For everyone: When someone tells you that their political position is "just common sense," ask them to do the work. What is the evidence? What is the argument? What are the tradeoffs? "Common sense" is not an argument — it is a claim that no argument is needed. In a democracy, that claim is worth resisting.
Be especially skeptical when "common sense" is invoked to dismiss the experiences of people who are suffering, to override expertise, or to justify cruelty toward vulnerable people. History's common senses have included: women are not suited for education or voting, certain races are naturally inferior, poverty is the result of moral failure. These were not fringe positions — they were the common sense of their time. The tradition of actually thinking — of wrestling with evidence, with Scripture, with the experiences of people on the margins — exists precisely because common sense is not enough.
For Christians specifically: the Gospel is not common sense. Love your enemies. Give away what you have.
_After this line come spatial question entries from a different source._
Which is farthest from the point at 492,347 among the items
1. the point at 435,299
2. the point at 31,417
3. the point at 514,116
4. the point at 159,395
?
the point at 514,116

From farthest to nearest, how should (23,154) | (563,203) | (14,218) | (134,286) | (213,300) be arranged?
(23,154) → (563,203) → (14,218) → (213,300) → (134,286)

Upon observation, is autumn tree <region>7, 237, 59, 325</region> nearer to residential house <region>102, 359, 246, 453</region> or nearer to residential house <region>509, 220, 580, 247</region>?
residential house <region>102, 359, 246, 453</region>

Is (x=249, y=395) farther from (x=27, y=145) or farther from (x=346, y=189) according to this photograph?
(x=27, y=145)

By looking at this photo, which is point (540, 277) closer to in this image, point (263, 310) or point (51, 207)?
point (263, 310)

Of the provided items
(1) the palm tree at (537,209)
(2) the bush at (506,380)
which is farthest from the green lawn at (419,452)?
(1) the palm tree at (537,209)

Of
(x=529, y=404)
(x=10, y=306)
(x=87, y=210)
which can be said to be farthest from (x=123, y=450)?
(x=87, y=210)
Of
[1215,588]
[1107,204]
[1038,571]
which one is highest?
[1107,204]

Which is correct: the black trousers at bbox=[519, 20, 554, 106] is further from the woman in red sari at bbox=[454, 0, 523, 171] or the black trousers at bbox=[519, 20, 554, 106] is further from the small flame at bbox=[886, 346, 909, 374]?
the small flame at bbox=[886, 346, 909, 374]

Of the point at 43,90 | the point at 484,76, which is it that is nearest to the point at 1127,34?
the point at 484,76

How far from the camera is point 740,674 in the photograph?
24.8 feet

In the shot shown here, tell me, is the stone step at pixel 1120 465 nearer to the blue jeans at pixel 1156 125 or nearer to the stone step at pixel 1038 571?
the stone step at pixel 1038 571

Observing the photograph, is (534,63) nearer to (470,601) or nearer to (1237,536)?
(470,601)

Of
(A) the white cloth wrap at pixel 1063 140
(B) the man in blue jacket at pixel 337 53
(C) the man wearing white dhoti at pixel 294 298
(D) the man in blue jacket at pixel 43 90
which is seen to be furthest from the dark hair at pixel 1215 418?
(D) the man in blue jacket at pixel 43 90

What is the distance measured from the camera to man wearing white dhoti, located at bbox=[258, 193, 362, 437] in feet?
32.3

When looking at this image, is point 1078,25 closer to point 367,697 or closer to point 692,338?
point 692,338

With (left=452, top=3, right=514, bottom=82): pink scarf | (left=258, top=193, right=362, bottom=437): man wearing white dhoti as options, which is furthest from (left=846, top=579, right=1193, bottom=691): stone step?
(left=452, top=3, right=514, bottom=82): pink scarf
The last shall be first. Blessed are the poor. The Kingdom belongs to children. A rich man entering heaven is harder than a camel through a needle's eye. None of this is common sense. All of it is the actual content of what Jesus taught.
When "common sense" Christianity turns out to look like: be strong, protect your own, punish your enemies, accumulate resources, distrust the stranger, and demand deference — it has stopped being Christianity and started being the worldview that Christianity is a critique of.
For Catholics specifically: The Church has a rich intellectual tradition — two thousand years of theology, philosophy, and engagement with difficult questions. Thomas Aquinas. Augustine. Catherine of Siena. John Henry Newman. That tradition exists because faith is not self-evident and neither is truth. It requires effort, encounter, and the willingness to be wrong. "Common sense" is a shortcut that the tradition has never endorsed. The virtue of prudentia — practical wisdom, one of the four cardinal virtues — is not the same thing as assuming your first instinct is correct.